--- start of RECORDS TO PROCESS ---

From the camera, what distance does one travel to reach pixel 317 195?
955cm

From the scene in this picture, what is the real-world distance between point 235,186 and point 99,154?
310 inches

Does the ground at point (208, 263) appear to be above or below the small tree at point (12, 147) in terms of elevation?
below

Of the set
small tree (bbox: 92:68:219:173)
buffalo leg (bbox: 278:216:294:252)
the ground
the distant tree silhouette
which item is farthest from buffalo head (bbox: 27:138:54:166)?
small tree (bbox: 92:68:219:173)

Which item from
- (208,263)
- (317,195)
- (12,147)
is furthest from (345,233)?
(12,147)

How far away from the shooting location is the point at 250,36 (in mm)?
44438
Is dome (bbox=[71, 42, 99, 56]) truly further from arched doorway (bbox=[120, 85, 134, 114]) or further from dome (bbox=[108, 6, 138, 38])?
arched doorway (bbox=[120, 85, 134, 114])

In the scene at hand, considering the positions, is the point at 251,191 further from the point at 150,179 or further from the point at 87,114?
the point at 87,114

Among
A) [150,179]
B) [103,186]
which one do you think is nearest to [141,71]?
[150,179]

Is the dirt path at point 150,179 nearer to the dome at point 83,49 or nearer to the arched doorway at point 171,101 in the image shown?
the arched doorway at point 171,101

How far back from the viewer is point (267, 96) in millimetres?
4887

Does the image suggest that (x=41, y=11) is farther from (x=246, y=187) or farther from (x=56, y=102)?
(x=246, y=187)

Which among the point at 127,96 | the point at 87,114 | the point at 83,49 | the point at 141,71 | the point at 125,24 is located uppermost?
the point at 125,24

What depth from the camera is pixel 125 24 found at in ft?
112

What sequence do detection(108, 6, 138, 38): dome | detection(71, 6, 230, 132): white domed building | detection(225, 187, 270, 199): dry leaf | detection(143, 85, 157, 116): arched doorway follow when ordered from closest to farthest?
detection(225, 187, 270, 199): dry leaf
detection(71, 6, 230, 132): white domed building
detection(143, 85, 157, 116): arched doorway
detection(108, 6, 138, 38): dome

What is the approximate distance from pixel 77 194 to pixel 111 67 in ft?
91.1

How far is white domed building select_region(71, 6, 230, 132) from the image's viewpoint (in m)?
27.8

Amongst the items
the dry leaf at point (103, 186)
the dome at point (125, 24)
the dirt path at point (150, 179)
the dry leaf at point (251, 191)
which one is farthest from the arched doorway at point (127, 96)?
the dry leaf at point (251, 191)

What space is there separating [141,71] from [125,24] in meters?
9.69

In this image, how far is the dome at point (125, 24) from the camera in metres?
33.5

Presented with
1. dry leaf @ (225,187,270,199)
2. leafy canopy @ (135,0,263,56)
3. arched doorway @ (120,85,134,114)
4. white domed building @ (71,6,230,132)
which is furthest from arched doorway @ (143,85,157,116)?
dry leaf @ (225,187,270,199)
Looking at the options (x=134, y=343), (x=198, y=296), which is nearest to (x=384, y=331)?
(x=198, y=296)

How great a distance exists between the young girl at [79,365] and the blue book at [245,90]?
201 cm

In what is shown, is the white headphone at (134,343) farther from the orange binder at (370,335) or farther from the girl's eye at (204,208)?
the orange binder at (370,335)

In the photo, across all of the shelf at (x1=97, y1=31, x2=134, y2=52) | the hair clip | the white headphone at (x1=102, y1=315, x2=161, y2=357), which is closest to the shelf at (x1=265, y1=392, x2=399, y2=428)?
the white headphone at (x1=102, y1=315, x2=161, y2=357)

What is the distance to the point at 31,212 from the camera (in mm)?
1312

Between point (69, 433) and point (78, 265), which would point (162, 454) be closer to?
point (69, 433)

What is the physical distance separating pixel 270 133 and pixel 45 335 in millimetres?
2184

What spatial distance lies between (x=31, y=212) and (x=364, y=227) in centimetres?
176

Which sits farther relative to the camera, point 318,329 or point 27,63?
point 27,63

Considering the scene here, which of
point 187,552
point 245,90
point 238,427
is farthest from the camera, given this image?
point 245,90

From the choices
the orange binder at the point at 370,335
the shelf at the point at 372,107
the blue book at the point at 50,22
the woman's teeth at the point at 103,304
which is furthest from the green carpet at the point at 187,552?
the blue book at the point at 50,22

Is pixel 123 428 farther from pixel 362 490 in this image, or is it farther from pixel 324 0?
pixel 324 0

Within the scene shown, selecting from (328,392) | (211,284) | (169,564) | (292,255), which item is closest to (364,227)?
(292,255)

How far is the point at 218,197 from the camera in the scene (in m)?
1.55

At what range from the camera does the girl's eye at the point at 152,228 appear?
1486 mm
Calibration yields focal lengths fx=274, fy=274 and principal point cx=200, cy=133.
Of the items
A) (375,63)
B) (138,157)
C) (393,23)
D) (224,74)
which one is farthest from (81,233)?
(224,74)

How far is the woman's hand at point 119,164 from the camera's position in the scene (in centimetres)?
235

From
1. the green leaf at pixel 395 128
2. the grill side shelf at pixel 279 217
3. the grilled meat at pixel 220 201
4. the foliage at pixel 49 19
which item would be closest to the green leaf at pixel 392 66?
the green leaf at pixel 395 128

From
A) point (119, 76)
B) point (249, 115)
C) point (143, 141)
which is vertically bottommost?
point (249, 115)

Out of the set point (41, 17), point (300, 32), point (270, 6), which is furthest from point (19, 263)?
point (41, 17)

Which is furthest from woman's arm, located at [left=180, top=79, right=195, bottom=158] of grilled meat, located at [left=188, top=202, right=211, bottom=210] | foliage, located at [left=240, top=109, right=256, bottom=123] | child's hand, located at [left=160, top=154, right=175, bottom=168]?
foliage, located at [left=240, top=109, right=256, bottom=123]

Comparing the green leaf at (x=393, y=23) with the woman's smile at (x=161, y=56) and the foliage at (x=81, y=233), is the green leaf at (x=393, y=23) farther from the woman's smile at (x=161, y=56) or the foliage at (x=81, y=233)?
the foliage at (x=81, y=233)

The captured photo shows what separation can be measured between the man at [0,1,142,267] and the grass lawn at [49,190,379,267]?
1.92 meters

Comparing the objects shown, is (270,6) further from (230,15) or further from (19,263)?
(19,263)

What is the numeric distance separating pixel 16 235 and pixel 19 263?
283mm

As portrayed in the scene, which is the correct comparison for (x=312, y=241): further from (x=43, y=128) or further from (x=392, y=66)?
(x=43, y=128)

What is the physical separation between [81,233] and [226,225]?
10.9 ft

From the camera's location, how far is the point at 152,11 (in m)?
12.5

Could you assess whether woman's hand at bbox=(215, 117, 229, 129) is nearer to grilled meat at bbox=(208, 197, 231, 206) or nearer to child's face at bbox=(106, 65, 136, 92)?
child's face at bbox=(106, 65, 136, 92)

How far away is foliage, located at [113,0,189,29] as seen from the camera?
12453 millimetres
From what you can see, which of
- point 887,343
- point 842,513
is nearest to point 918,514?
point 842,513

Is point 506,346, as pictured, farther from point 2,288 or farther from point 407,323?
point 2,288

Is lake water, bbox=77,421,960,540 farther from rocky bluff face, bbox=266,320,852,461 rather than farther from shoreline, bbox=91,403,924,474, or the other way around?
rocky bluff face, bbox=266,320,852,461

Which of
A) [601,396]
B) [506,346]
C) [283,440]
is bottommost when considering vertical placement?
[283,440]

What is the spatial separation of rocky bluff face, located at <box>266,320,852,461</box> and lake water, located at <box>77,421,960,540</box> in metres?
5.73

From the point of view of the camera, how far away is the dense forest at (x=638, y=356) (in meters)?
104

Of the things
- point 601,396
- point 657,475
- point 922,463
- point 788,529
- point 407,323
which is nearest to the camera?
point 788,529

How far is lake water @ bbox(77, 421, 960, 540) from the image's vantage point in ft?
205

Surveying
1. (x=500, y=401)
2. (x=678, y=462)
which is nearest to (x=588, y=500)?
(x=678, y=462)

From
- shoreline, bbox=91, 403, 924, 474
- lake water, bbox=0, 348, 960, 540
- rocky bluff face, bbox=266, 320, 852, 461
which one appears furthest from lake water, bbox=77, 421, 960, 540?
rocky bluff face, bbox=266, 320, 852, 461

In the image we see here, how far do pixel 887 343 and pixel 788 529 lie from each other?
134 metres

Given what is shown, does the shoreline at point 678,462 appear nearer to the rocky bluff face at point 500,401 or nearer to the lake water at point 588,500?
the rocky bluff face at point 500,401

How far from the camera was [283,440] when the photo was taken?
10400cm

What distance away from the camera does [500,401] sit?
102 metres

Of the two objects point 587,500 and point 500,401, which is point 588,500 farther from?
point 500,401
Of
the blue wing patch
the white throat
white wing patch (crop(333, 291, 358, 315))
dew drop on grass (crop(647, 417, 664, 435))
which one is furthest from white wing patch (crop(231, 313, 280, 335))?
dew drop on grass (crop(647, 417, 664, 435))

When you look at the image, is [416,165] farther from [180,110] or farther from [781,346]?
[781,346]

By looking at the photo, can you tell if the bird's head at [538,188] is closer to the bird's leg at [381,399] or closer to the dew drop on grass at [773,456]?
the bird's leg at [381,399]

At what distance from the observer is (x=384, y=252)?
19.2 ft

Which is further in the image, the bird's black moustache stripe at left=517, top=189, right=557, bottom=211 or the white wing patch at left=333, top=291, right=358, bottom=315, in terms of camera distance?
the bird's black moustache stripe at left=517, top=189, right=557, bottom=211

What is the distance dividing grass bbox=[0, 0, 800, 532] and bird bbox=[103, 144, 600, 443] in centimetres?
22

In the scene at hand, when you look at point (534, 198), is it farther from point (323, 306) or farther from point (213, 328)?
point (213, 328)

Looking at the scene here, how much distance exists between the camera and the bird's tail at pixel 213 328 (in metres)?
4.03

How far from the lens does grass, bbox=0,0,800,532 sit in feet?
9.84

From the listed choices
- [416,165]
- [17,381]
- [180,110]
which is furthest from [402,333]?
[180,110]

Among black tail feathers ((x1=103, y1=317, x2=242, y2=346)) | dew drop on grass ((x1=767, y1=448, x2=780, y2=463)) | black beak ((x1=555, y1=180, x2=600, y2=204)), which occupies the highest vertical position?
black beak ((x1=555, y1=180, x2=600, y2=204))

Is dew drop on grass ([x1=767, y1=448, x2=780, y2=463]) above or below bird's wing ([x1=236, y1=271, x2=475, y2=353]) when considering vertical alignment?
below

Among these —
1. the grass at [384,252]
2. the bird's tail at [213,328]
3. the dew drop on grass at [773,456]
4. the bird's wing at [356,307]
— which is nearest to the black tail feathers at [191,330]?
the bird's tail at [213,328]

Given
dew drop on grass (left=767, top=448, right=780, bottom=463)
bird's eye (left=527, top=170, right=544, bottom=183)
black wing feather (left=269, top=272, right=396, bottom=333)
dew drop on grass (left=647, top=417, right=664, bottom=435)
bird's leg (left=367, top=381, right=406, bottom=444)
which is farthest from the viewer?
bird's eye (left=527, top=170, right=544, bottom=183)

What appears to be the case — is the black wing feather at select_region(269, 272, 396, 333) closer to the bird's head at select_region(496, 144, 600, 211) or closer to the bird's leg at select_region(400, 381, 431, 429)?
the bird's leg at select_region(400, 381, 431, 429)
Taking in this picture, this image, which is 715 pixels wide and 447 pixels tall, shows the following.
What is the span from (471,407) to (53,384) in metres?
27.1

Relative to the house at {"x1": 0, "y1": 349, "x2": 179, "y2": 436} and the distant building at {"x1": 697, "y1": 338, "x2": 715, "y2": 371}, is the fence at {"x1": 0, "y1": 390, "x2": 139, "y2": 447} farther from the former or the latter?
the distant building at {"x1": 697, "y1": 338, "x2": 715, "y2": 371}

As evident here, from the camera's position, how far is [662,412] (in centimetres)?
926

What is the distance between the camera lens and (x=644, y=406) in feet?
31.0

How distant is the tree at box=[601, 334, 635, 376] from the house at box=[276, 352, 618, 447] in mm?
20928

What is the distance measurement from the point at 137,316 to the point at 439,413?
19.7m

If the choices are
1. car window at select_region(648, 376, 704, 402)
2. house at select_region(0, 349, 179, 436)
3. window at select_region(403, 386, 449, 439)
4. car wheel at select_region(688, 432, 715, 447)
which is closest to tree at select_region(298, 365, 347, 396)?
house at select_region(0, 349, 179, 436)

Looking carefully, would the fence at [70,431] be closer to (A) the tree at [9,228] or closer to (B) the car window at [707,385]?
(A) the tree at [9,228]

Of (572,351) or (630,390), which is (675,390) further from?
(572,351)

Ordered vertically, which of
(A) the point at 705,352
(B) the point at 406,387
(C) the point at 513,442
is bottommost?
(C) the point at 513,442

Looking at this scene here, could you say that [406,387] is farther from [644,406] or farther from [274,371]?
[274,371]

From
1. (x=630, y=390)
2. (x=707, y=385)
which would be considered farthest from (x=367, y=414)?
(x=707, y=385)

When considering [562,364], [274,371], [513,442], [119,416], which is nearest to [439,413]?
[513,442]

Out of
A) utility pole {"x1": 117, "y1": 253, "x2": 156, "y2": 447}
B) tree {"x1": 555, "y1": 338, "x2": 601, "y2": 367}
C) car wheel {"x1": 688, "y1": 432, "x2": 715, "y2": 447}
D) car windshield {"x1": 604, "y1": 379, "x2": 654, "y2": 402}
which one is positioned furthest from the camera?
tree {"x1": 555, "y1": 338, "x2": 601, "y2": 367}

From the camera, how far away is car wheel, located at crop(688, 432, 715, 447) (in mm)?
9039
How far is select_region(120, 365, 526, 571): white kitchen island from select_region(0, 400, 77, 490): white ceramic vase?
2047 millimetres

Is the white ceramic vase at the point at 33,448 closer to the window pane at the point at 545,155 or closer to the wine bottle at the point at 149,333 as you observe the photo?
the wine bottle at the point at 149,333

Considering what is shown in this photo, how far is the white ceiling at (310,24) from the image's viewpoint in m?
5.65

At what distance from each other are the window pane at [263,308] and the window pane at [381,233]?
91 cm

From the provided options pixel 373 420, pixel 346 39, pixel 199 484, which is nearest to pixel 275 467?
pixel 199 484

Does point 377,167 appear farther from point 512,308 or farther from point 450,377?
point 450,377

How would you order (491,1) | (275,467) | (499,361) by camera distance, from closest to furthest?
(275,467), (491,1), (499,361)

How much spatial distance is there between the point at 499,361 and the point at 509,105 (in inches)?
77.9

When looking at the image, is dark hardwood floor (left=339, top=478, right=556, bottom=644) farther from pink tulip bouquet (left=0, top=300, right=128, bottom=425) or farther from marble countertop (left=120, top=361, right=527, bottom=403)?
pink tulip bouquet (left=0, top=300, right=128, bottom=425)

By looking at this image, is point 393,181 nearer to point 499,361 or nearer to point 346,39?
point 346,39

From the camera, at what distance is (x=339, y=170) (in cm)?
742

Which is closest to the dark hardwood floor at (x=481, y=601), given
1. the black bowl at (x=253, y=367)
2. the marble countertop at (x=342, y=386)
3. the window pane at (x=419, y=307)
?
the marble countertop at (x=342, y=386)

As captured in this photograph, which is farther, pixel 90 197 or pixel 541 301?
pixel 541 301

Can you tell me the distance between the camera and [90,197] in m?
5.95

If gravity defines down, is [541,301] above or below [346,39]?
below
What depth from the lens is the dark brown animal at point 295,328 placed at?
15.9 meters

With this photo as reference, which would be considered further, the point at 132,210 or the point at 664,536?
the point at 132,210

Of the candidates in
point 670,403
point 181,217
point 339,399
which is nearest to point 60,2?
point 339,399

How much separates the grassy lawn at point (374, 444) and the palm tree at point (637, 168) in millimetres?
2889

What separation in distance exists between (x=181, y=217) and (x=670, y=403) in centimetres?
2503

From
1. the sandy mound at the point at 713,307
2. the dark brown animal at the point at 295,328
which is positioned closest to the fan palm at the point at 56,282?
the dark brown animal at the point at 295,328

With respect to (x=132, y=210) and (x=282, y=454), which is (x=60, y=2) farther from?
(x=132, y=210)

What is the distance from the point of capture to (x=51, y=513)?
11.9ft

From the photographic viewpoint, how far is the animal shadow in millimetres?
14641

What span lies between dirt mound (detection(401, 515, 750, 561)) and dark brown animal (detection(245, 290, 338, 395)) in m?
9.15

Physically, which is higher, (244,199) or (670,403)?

--- end of RECORDS TO PROCESS ---

EXERCISE DESCRIPTION: Reproduce nothing but the lines from the line containing "With this photo" to the last line of the data, each exactly as written.

SOLUTION TO THIS PROBLEM:
With this photo as reference, which would be considered further, the point at 132,210 or the point at 664,536?
the point at 132,210

Of the candidates in
point 670,403
point 181,217
point 339,399
which is nearest to point 60,2?
point 339,399

How much separates the grassy lawn at point (374, 444) and the palm tree at point (637, 168) in millimetres?
2889

What separation in distance exists between (x=181, y=217) and (x=670, y=403) in centimetres?
2503

From
1. the sandy mound at the point at 713,307
2. the dark brown animal at the point at 295,328
which is positioned closest to the fan palm at the point at 56,282?
the dark brown animal at the point at 295,328

With respect to (x=132, y=210) and (x=282, y=454), which is (x=60, y=2) farther from?
(x=132, y=210)

What is the distance from the point of capture to (x=51, y=513)?
11.9ft

From the photographic viewpoint, how far is the animal shadow in millimetres?
14641

What span lies between dirt mound (detection(401, 515, 750, 561)) and dark brown animal (detection(245, 290, 338, 395)) in m?
9.15

Physically, which is higher, (244,199) or (670,403)?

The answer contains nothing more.